Le 4 octobre, à l’occasion de la fête de la saint François d’Assise qui clôturait le mois de prière pour la Création, une cérémonie a été organisée au Vatican par les religieux franciscains, le mouvement GCCM et le réseau ecclésial Pan-Amazonien
Cette célébration accompagnait aussi l’ouverture, deux jours plus tard, du synode sur l’Amazonie qui est confié au patronage de saint François d’Assise. Au cours de cette célébration (comme le montre la vidéo ci dessus), un chêne venu d’Assise à été planté (vidéo, vers 1 h 03) dans un sol où ont été rajouté des échantillons venus d’Amazonie et d’autres parties du monde pour évoquer l’écologie intégrale qui est l’approche chrétienne du respect de la Création. Des chants, des danses, des prières ont accompagné aussi ce moment.
Cette célébration a aussi laissé place à une procession (vers la 7e mn de la vidéo) et une danse proposée par des délégués amazoniens, indigènes et missionnaires, autour du décor planté au milieu de l’assemblée. Un moment simple, visiblement un peu improvisé entre des délégués qui ne venaient pas tous de la même région et de la même culture.
Mais cette modeste démarche a suffit pour déclencher les critiques habituelles des milieux conservateurs qui, depuis des mois, traquent ce synode comme une manifestation païenne et démoniaque (j’exagère à peine).

Données:
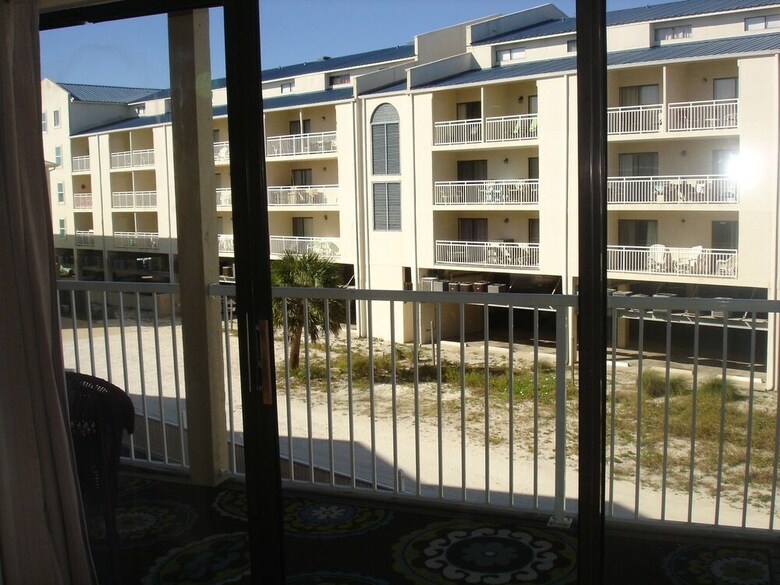 Romar Beach 208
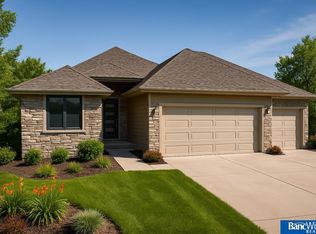 4300 Sundrop Ct, Lincoln, NE 68516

À faire:
A) Pour chaque affirmation, indiquez par oui ou par non si elle concorde avec l’extrait de page, et citez mot pour mot les termes de l’extrait qui tranchent : (i) la cérémonie a eu lieu le 4 octobre ; (ii) le chêne planté venait d’Amazonie ; (iii) le synode sur l’Amazonie s’est ouvert le jour même de la cérémonie.
B) Citez l’extrait de page de « Cette célébration a aussi » à « la même culture. ».

Réponses numérotées:
A)
(i) Oui : « Le 4 octobre ».
(ii) Non : « un chêne venu d’Assise à été planté ».
(iii) Non : « l’ouverture, deux jours plus tard, du synode sur l’Amazonie ».

B)
Cette célébration a aussi laissé place à une procession (vers la 7e mn de la vidéo) et une danse proposée par des délégués amazoniens, indigènes et missionnaires, autour du décor planté au milieu de l’assemblée. Un moment simple, visiblement un peu improvisé entre des délégués qui ne venaient pas tous de la même région et de la même culture.